Outra omissão apontada seria relativa ao “impulso estratégico conferido à candidatura” dos recorridos com exclusividade e em prejuízo dos demais postulantes locais.

Esse ponto se encadeia ao anterior: o voto apontou o número de eleitores do município (50.851) e o número de presentes na reunião (no máximo duzentas pessoas, não havendo certeza se eram todos eleitores), assim defluindo que a influência, se é que existiu, foi em patamar ínfimo diante do conjunto de eleitores considerados.

Não reconhecida a gravidade, por decorrência também não há mácula da isonomia.

Ademais, eventual exigência de tratamento isonômico em relação aos candidatos por parte de particulares só seria exigível se prevista em lei, como se sabe, e o acórdão, nesse ponto, listou as disposições legais em relação à atuação das igrejas no processo eleitoral. Vejamos (fl. 220 e verso):

[...] algumas são as restrições à interferência de entidades religiosas na vida política, em especial no tocante à propaganda eleitoral (vedação de veicular publicidade de qualquer natureza no interior de templos – art. 37 – e de instalar e usar alto-falantes ou amplificadores de som em distância inferior a duzentos metros de igrejas, quando em funcionamento – art. 39, § 3º, inc. III –, ambos dispositivos da Lei n. 9.504/97) e ao financiamento de partidos e candidatos (veda a doação em dinheiro ou estimável em dinheiro, inclusive por meio de publicidade de qualquer espécie – art. 24 da Lei das Eleições).

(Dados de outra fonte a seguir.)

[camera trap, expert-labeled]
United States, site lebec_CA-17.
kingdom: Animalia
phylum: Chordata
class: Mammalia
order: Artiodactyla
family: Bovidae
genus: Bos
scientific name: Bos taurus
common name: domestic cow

Deve-se observar, contudo, que um instituto que visa combater o desequilíbrio na disputa pelo voto – a desincompatibilização – não é aplicável a membros de entidades religiosas. Embora se exija o afastamento de apresentadores e comentaristas de rádio ou de TV do emprego, porque o exercício da atividade permite grande exposição da imagem do candidato, o mesmo ocorrendo em relação a presidentes de sindicatos, não há necessidade de desincompatibilização de padres, pastores, sacerdotes, ou dirigentes de entidade religiosa, ainda que esta tenha firmado termo de cessão de uso de terreno para construção do templo e recebido certa quantia para a realização de evento (TSE, REspe n. 385-75, acórdão de 25.10.2012).

Dessa forma, não é possível afirmar ser evidente a opção legislativa em coibir a influência ideológica/religiosa nas eleições. Existem, sim, restrições, mas essas não são absolutas, sendo temerário afirmar que cidadãos que comungam das mesmas crenças não possam se organizar para eleger representantes que defendam as mesmas convicções.

Desse modo, mesmo a decisão não mencionando explicitamente a expressão “impulso estratégico conferido à candidatura” dos recorridos, a tese de ferimento da isonomia foi devidamente enfrentada no julgamento.

Prosseguindo, os recorrentes argumentam também existir contradição em admitir a apresentação do candidato perante o público sem o reconhecimento do abuso.

Não há como admitir tal tese. Em breve resumo, a decisão embargada veiculou excertos de doutrina que admite a existência do poder religioso, para, em seguida, tentar definir o que seria o abuso, utilizando para tanto a análise de precedentes de outros tribunais, em especial, do Recurso Ordinário n. 795038, do Tribunal Superior Eleitoral. Constou à fl. 224:

[...] corte superior não considerou abusivas as condutas, mesmo havendo pedido explícito de voto e divulgação do número dos candidatos em culto religioso realizado em igreja.

Feita tal análise, concluo retomando que a configuração do abuso, em sentido amplo, para fins eleitorais, demanda a comprovação de ocorrência de conduta excessiva, irrazoável, estranha ao contexto que lhe é próprio. No caso da influência religiosa, a conduta que merecerá reprimenda será aquela que ocorrer de forma reiterada (ou, pelo menos, não isolada) e que atingir número expressivo de eleitores, sendo que, em investigação judicial, a influência religiosa tende a ser considerada no contexto do abuso do poder econômico.

Dito isso, é corolário que pode haver apresentação do candidato perante o público sem o reconhecimento do abuso de poder. Em outras palavras: a influência religiosa não é impedida, apenas seu abuso.

Portanto, a irresignação dos embargantes está voltada a sua inconformidade com a decisão, hipótese que não autoriza a oposição dos aclaratórios.

 

Diante do exposto, VOTO por conhecer e rejeitar os embargos, porque ausentes omissões ou contradições.